* Passage shown:

-.-.-

Low-Flow Section Bypass

NeqSim can automatically (or manually) bypass parts of a flowsheet that are receiving negligible flow, so that turning off a parallel train, a recycle, or a seasonal export route does not destabilise the rest of a ProcessSystem or multi-area ProcessModel.

This is essential for full-platform models such as task_solve/.../process_model.ipynb where a duty compressor train (for example ht_injection_compressors) is sometimes inactive while export and recompression continue at full rate.

Why low-flow bypass exists

Equipment routines (compressors, heaters, separators, columns) make implicit assumptions that the inlet stream carries enough fluid for the property model to behave numerically — for example dividing by mass flow, solving an isentropic head curve, or computing a UA-based duty. When a feed of 1e-20 kg/hr is presented:

• A compressor curve evaluated at zero flow produces NaN head.
• A heater UA solver divides by zero in Q = UA · LMTD.
• A separator may settle on a degenerate single-phase solution that poisons downstream recycles.

Rather than introducing per-equipment guards everywhere, the framework exposes one mechanism — a minimum-flow threshold per unit — and a small amount of glue (ProcessSystem.deactivateSection, ProcessModel.deactivateSection, sticky isActive state) that lets a whole section be auto-bypassed cleanly.

The three building blocks

1. unit.setMinimumFlow(kgPerHour) and unit.isActive()

Every ProcessEquipmentBaseClass carries a minimumFlow field (default 1e-20 kg/hr) and a transient isActive flag.

Equipment classes that have wired the bypass call checkAndHandleLowFlow(inlet, id) (or an inline equivalent) at the top of their run():

• If inlet.getFlowRate("kg/hr") < getMinimumFlow() then isActive(false), the outlet is left at zero, and run() returns immediately.
• Otherwise isActive(true) and normal execution proceeds.

Currently wired with inline auto-bypass:

Equipment	Behaviour when bypassed
Splitter	All split outlets forced to 0 kg/hr.
Separator	Both gas and liquid outlets forced to 0 kg/hr.
Heater (cooler / electric heater)	Outlet inherits inlet at the set pressure with Q = 0.
Compressor	Outlet inherits inlet at the set pressure with power = 0.
Mixer	Handles zero-flow inlets natively (no explicit guard needed).

2. ProcessSystem.setSectionLowFlowThreshold(threshold)

Convenience: sets the same minimumFlow on every unit in a process area. Typical usage on a process area that may or may not be on:

ProcessSystem htTrain = buildCompressorTrain("ht_injection_compressors", htFeed, 250.0);
htTrain.setSectionLowFlowThreshold(1.0); // bypass entire train when feed < 1 kg/hr

The full plant can also be set in one call via ProcessModel.setSectionLowFlowThreshold(threshold).

3. Manual lock: setLockedInactive(true) / deactivateSection(...)

For “this train is definitively shut in”, a sticky lock survives every run() call regardless of the actual feed flow:

plant.deactivateSection("ht_injection_compressors", "ht_K1");
// later
plant.activateSection("ht_injection_compressors", "ht_K1");
// or unlock everything
plant.activateAll();

deactivateSection walks downstream following two paths:

1. Explicit ProcessConnection.MATERIAL edges added via process.connect(...).

-.-.-

* Material supplied:
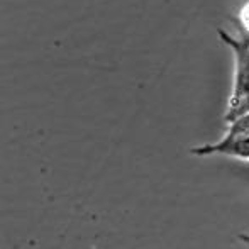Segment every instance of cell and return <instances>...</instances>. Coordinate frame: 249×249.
I'll list each match as a JSON object with an SVG mask.
<instances>
[{
  "instance_id": "cell-1",
  "label": "cell",
  "mask_w": 249,
  "mask_h": 249,
  "mask_svg": "<svg viewBox=\"0 0 249 249\" xmlns=\"http://www.w3.org/2000/svg\"><path fill=\"white\" fill-rule=\"evenodd\" d=\"M219 36L222 43L231 48L234 61H236L234 89L229 104H227L226 115H224V121L229 124L249 112V44L239 36H232L226 31H219Z\"/></svg>"
},
{
  "instance_id": "cell-2",
  "label": "cell",
  "mask_w": 249,
  "mask_h": 249,
  "mask_svg": "<svg viewBox=\"0 0 249 249\" xmlns=\"http://www.w3.org/2000/svg\"><path fill=\"white\" fill-rule=\"evenodd\" d=\"M194 156H212V154H224V156L239 158L249 161V136L239 138H227L224 136L220 141L210 142V144L195 146L190 149Z\"/></svg>"
},
{
  "instance_id": "cell-3",
  "label": "cell",
  "mask_w": 249,
  "mask_h": 249,
  "mask_svg": "<svg viewBox=\"0 0 249 249\" xmlns=\"http://www.w3.org/2000/svg\"><path fill=\"white\" fill-rule=\"evenodd\" d=\"M227 138H239V136H249V112L236 121L229 122V129L226 132Z\"/></svg>"
},
{
  "instance_id": "cell-4",
  "label": "cell",
  "mask_w": 249,
  "mask_h": 249,
  "mask_svg": "<svg viewBox=\"0 0 249 249\" xmlns=\"http://www.w3.org/2000/svg\"><path fill=\"white\" fill-rule=\"evenodd\" d=\"M239 31L244 34H249V2L239 12Z\"/></svg>"
},
{
  "instance_id": "cell-5",
  "label": "cell",
  "mask_w": 249,
  "mask_h": 249,
  "mask_svg": "<svg viewBox=\"0 0 249 249\" xmlns=\"http://www.w3.org/2000/svg\"><path fill=\"white\" fill-rule=\"evenodd\" d=\"M239 239L243 241V243L246 244V246L249 248V234H241V236H239Z\"/></svg>"
},
{
  "instance_id": "cell-6",
  "label": "cell",
  "mask_w": 249,
  "mask_h": 249,
  "mask_svg": "<svg viewBox=\"0 0 249 249\" xmlns=\"http://www.w3.org/2000/svg\"><path fill=\"white\" fill-rule=\"evenodd\" d=\"M239 37L243 41H246V43L249 44V34H244V33H241V31H239Z\"/></svg>"
}]
</instances>
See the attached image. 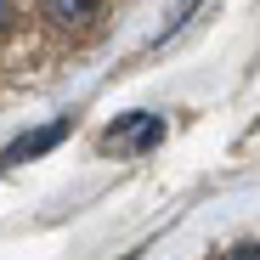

-.-.-

* Written request: Extract the stretch from "Currently wired with" through "2. ProcessSystem.setSectionLowFlowThreshold(threshold)" from the low-flow bypass page, copying it word for word. The material has no connection to the low-flow bypass page.

* Answer to the exercise:
Currently wired with inline auto-bypass:

Equipment	Behaviour when bypassed
Splitter	All split outlets forced to 0 kg/hr.
Separator	Both gas and liquid outlets forced to 0 kg/hr.
Heater (cooler / electric heater)	Outlet inherits inlet at the set pressure with Q = 0.
Compressor	Outlet inherits inlet at the set pressure with power = 0.
Mixer	Handles zero-flow inlets natively (no explicit guard needed).

2. ProcessSystem.setSectionLowFlowThreshold(threshold)